=== Страница ===

Телефонист помог сесть, неумело замотал мне голову рукавом от своей нательной рубахи. Но почему не бинтом? Впрочем, не все ли равно... Опираясь на его плечо, поднялся на ноги. Боль в голове толкнула каленым железом, в глазах потемнело. Но устоял, проморгался. Увидел: вражеские танки уже совсем близко. И пехота...
Почему никто не ведет огня?! крикнул я телефонисту. Но... не услышал даже собственного голоса. Только вижу, как телефонист, держа обеими руками телефонную трубку, то раскрывает, то закрывает рот. Но и его голоса не слышу. [62]
«Контужен», мелькнуло в голове. Да, похоже, что так. Но как же теперь командовать батальоном?.. Впрочем... Говорить-то я могу.
Неожиданно увидел рядом с собой капитана В. П. Жданеева. Он-то зачем здесь? Хотя... С моего КП ему сподручнее командовать своим дивизионом. Отсюда поле боя как на ладони.
Заметил, как один из артиллерийских разведчиков тронул капитана за рукав шинели, что-то крикнул ему на ухо. Жданеев оторвал от глаз бинокль и посмотрел в мою сторону. Потом зашевелил губами, протянул вперед руку. По этому жесту я понял, что дивизион ведет огонь по противнику.
Тоже прильнул к окулярам бинокля. Увидел, как между вражескими танками рвутся снаряды нашей артиллерии. Но почему ни один из них не горит? И автоматчики... Их тоже не отсекают, что ли?
Почему не ведут огня роты?! кричу я телефонисту. Всем огонь! Слышите, всем огонь!
Телефонист что-то говорит мне, но я его не слышу. И тогда младший лейтенант Акатьев, тоже наблюдавший за полем боя, подошел, дотронулся до меня, протянул правую руку вперед, несколько раз согнул и разогнул указательный палец. Я понял, что роты давно ведут огонь. И действительно, в цепях вражеской пехоты то там, то здесь падают фигурки. А вот перед передним краем нашей обороны загорелось сразу несколько танков... На душе отлегло.
Перед позициями 2-й роты фашистская цепь залегла. Из восьми танков, шедших на том направлении, три загорелись. Остальные сбавили ход. Затем еще один вспыхнул чадным факелом. Танки начали сдавать назад.
По обороне же 1-й роты уже ползают несколько фашистских танков. Неужели ее бойцы дрогнули, отошли? Не может быть!

=== Фрагменты набора данных ===

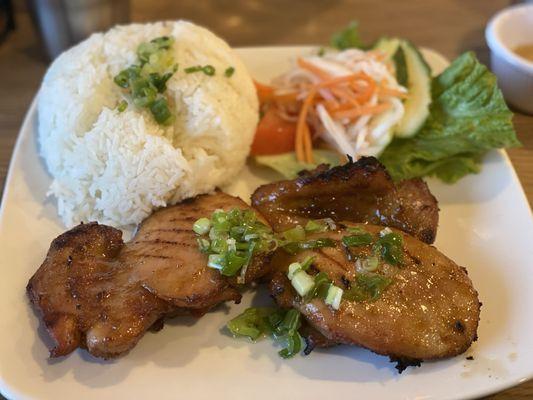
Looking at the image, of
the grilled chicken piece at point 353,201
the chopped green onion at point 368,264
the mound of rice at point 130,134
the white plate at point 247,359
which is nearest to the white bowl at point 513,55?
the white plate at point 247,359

===
=== Фрагменты набора данных ===

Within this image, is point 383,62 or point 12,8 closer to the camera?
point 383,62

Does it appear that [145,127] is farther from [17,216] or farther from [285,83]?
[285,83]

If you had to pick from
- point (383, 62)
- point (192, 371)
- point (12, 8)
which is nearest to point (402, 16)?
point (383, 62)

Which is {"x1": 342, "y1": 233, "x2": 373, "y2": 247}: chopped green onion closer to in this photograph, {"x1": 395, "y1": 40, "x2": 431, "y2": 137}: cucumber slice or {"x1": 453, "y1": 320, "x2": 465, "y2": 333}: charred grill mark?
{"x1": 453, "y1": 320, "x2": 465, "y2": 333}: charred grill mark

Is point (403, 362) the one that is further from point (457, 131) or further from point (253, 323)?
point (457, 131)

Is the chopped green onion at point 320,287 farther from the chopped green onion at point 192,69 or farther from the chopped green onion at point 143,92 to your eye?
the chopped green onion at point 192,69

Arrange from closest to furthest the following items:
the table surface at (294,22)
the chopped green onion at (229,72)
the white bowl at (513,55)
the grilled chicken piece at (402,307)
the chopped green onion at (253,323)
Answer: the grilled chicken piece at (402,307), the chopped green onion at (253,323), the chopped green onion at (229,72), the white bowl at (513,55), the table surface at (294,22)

===

* Инструкции к упражнению
1. Чем телефонист замотал голову рассказчику в отрывке о бое?
2. Выпишите из отрывка о бое все предложения, которые заканчиваются вопросительным знаком, включая его сочетания с другими знаками.
3. Пожалуйста, допишите следующую часть отрывка о бое, начиная после его последнего предложения.
Записи взяты из другого источника.

* Ответы по заданиям
1. Рукавом от своей нательной рубахи.

2.
Но почему не бинтом?
Почему никто не ведет огня?!
Но как же теперь командовать батальоном?..
Он-то зачем здесь?
Но почему ни один из них не горит?
Их тоже не отсекают, что ли?
Почему не ведут огня роты?!
Неужели ее бойцы дрогнули, отошли?

3.
Первую роту, давайте первую роту! Акатьев, спросите, что у них там, почему пропустили танки?! приказал я адъютанту батальона. И где наши танки?
Младший лейтенант Акатьев, подержав у уха трубку, что-то выслушал, показал мне рукой в сторону опушки леса. Догадываюсь, что машины Ковалева выдвигаются на правый фланг. Что ж, правильное решение. Но вот у нас, здесь, тоже скоро будет жарко.
Акатьев, тронул я за плечо младшего лейтенанта, [63] слушайте меня. Резервное отделение от второй роты с одним ПТР срочно сюда, на командный пункт! И всех, кто здесь свободен, расположите в ходе сообщения справа, фронтом на первую роту. Надо задержать вражеские танки и пехоту, не допустить их в тыл второй роте. Все поняли, Акатьев?
Младший лейтенант утвердительно кивнул головой.
Капитан Жданеев! Готовьте заградогонь перед обороной второго эшелона батальона! Отсекайте осколочными немецкую нехоту от танков! А я туда, показал в сторону траншей 1-й роты. Командир минометной роты, со мной! Тяните за нами связь!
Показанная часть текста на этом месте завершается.